▸ **Provided data**
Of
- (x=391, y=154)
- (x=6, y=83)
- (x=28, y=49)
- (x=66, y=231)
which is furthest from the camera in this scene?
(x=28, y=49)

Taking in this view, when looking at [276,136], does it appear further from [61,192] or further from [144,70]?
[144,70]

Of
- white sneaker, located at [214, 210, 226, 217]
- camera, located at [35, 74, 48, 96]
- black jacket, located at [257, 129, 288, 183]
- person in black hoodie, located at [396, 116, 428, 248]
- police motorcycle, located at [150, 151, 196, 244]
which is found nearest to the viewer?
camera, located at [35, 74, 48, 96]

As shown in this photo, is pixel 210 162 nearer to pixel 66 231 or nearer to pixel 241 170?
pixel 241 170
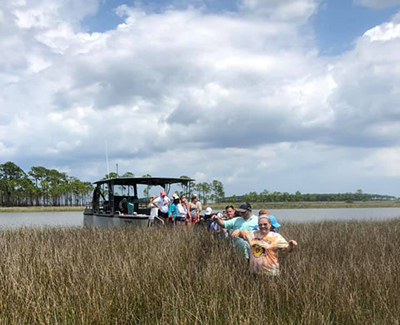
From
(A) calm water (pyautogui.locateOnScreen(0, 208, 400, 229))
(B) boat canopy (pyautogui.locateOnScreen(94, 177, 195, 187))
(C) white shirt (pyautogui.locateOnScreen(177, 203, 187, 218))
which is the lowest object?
(A) calm water (pyautogui.locateOnScreen(0, 208, 400, 229))

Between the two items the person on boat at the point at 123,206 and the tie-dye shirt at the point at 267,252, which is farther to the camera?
the person on boat at the point at 123,206

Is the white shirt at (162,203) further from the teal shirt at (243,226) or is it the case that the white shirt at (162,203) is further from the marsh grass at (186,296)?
the marsh grass at (186,296)

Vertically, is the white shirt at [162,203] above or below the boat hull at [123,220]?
above

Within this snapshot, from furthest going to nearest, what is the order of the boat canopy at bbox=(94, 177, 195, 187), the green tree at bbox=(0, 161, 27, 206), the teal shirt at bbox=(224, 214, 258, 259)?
the green tree at bbox=(0, 161, 27, 206)
the boat canopy at bbox=(94, 177, 195, 187)
the teal shirt at bbox=(224, 214, 258, 259)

▸ **Brief**
Retype all of the entries exactly as written, leaving out any images.

▸ **Worked solution**
Of
- (x=391, y=154)
- (x=6, y=83)
- (x=28, y=49)
- (x=66, y=231)
which is furthest from the camera in this scene?
(x=28, y=49)

Taking in this view, when looking at [276,136], does it appear further from [61,192] or further from [144,70]?
[144,70]

Of
- white sneaker, located at [214, 210, 226, 217]
- camera, located at [35, 74, 48, 96]
- black jacket, located at [257, 129, 288, 183]
- person in black hoodie, located at [396, 116, 428, 248]
- police motorcycle, located at [150, 151, 196, 244]
which is found nearest to the viewer?
camera, located at [35, 74, 48, 96]

As shown in this photo, is pixel 210 162 nearer to pixel 66 231 or nearer to pixel 241 170?
pixel 241 170
From
(A) calm water (pyautogui.locateOnScreen(0, 208, 400, 229))
(B) boat canopy (pyautogui.locateOnScreen(94, 177, 195, 187))
(C) white shirt (pyautogui.locateOnScreen(177, 203, 187, 218))
which is the lowest object?
(A) calm water (pyautogui.locateOnScreen(0, 208, 400, 229))

Between the two items the person on boat at the point at 123,206 and the tie-dye shirt at the point at 267,252, which is farther to the camera?
the person on boat at the point at 123,206

Is the white shirt at (162,203) further from the teal shirt at (243,226) or is it the case that the white shirt at (162,203) is further from the marsh grass at (186,296)?
the marsh grass at (186,296)

Vertically, is the white shirt at [162,203] above or below the boat hull at [123,220]?
above

Within this snapshot, from furthest going to nearest, what is the order of the boat canopy at bbox=(94, 177, 195, 187), the green tree at bbox=(0, 161, 27, 206), the teal shirt at bbox=(224, 214, 258, 259)?
the green tree at bbox=(0, 161, 27, 206)
the boat canopy at bbox=(94, 177, 195, 187)
the teal shirt at bbox=(224, 214, 258, 259)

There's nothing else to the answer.